* Problem to work on *
Copy all of the data below verbatim, keeping every line as it appears.

* Extracted information *
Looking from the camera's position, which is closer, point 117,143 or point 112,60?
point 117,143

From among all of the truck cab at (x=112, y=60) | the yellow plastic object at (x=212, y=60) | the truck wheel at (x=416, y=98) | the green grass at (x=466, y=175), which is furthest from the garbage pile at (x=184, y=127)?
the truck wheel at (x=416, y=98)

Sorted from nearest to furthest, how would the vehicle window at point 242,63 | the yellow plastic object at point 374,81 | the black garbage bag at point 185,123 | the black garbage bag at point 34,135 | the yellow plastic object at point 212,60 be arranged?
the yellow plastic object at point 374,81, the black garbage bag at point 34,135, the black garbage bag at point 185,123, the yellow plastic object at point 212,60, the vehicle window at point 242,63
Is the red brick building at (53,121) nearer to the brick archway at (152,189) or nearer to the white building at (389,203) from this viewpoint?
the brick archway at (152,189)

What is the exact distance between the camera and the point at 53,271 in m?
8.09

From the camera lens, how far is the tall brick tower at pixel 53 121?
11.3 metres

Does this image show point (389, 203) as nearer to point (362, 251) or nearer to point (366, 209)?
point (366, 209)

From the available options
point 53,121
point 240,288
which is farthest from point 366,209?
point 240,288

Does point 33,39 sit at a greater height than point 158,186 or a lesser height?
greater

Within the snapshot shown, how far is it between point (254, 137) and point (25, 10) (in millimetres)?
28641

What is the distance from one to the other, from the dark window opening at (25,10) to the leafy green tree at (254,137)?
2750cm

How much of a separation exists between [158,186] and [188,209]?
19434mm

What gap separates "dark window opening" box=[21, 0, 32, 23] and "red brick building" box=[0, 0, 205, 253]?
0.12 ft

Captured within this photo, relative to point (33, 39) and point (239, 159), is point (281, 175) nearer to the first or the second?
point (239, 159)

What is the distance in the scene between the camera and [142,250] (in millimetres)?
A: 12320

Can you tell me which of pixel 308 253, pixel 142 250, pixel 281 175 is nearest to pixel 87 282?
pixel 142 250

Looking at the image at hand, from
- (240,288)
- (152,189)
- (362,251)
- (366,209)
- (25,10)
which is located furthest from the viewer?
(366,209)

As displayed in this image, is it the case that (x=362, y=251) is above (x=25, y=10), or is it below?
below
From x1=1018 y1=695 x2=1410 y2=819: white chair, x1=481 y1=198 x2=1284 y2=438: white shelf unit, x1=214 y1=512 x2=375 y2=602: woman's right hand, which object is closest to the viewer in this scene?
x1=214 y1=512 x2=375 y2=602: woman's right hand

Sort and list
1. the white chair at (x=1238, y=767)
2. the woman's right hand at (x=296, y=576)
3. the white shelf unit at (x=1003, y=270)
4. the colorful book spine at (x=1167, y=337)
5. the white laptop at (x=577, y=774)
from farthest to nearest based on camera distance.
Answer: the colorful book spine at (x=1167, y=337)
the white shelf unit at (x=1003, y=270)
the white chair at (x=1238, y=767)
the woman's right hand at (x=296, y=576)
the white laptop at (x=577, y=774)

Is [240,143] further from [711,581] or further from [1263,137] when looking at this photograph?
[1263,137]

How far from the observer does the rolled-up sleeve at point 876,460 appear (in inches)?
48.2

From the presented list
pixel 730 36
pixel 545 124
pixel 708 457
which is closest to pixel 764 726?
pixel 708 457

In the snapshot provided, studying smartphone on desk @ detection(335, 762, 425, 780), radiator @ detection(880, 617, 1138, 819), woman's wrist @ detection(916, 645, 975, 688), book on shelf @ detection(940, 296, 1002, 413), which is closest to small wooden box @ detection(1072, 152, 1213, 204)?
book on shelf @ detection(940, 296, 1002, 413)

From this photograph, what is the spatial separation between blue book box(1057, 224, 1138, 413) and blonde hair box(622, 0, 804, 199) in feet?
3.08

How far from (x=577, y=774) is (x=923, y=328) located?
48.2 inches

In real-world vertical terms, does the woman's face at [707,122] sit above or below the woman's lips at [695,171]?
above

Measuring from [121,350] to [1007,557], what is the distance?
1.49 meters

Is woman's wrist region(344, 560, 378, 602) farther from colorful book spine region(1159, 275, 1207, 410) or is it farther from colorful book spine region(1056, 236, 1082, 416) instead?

* Exercise answer *
Looking from the camera's position, which is closer, point 117,143 or point 112,60?
point 117,143

From among all of the truck cab at (x=112, y=60) | the yellow plastic object at (x=212, y=60) | the truck wheel at (x=416, y=98) | the green grass at (x=466, y=175), which is furthest from the garbage pile at (x=184, y=127)?
the truck wheel at (x=416, y=98)

Sorted from nearest to furthest, how would the vehicle window at point 242,63 | the yellow plastic object at point 374,81 | the black garbage bag at point 185,123 | the black garbage bag at point 34,135 | the yellow plastic object at point 212,60 be arranged?
the yellow plastic object at point 374,81, the black garbage bag at point 34,135, the black garbage bag at point 185,123, the yellow plastic object at point 212,60, the vehicle window at point 242,63
Is the red brick building at (53,121) nearer to the brick archway at (152,189) or nearer to the white building at (389,203) from this viewpoint?
the brick archway at (152,189)

What is the exact distance between the camera and the point at 53,271 in m?
8.09

From the camera lens, how far is the tall brick tower at pixel 53 121?
11.3 metres

Does this image show point (389, 203) as nearer to point (362, 251) or nearer to point (366, 209)?
point (366, 209)

From the available options
point 53,121
point 240,288
which is farthest from point 366,209?
point 240,288

Does point 33,39 sit at a greater height than point 158,186 or a lesser height?
greater

Within the snapshot shown, how far is it between point (254, 137) and point (25, 10) (in millimetres)?
28641

What is the distance from one to the other, from the dark window opening at (25,10) to the leafy green tree at (254,137)?
2750cm

How much of a separation exists between [158,186] and [188,209]?
19434mm

What gap separates "dark window opening" box=[21, 0, 32, 23] and "red brick building" box=[0, 0, 205, 253]?
0.12 ft

Captured within this photo, relative to point (33, 39) and point (239, 159), is point (281, 175) nearer to the first or the second?
point (239, 159)

What is the distance in the scene between the camera and [142,250] (in millimetres)?
A: 12320

Can you tell me which of pixel 308 253, pixel 142 250, pixel 281 175 is nearest to pixel 87 282?
pixel 142 250

Looking at the image at hand, from
- (240,288)
- (152,189)
- (362,251)
- (366,209)
- (25,10)
which is located furthest from the viewer?
(366,209)

As displayed in this image, is it the case that (x=362, y=251) is above (x=25, y=10), or is it below?
below
From x1=1018 y1=695 x2=1410 y2=819: white chair, x1=481 y1=198 x2=1284 y2=438: white shelf unit, x1=214 y1=512 x2=375 y2=602: woman's right hand, which object is closest to the viewer in this scene?
x1=214 y1=512 x2=375 y2=602: woman's right hand

Sort and list
1. the white chair at (x=1238, y=767)
2. the woman's right hand at (x=296, y=576)
3. the white shelf unit at (x=1003, y=270)
4. the colorful book spine at (x=1167, y=337)
5. the white laptop at (x=577, y=774)
from farthest to nearest based on camera distance.
Answer: the colorful book spine at (x=1167, y=337)
the white shelf unit at (x=1003, y=270)
the white chair at (x=1238, y=767)
the woman's right hand at (x=296, y=576)
the white laptop at (x=577, y=774)

Is [240,143] further from [711,581] or further from [1263,137] when looking at this photograph?
[1263,137]

How far from the observer does the rolled-up sleeve at point 876,460 appear (in inches)?
48.2

From the presented list
pixel 730 36
pixel 545 124
pixel 708 457
which is closest to pixel 764 726?
pixel 708 457

In the snapshot provided, studying smartphone on desk @ detection(335, 762, 425, 780), radiator @ detection(880, 617, 1138, 819), woman's wrist @ detection(916, 645, 975, 688), book on shelf @ detection(940, 296, 1002, 413), which is closest to small wooden box @ detection(1072, 152, 1213, 204)?
book on shelf @ detection(940, 296, 1002, 413)

From this photograph, what is the spatial separation between blue book box(1057, 224, 1138, 413) and blonde hair box(622, 0, 804, 199) in feet?
3.08

How far from (x=577, y=774) is (x=923, y=328) located?
48.2 inches

In real-world vertical terms, does the woman's face at [707,122] sit above or below the woman's lips at [695,171]?
above

Measuring from [121,350] to [1007,557], what is the distance?
1.49 meters

Is woman's wrist region(344, 560, 378, 602) farther from colorful book spine region(1159, 275, 1207, 410) or is it farther from colorful book spine region(1056, 236, 1082, 416) instead?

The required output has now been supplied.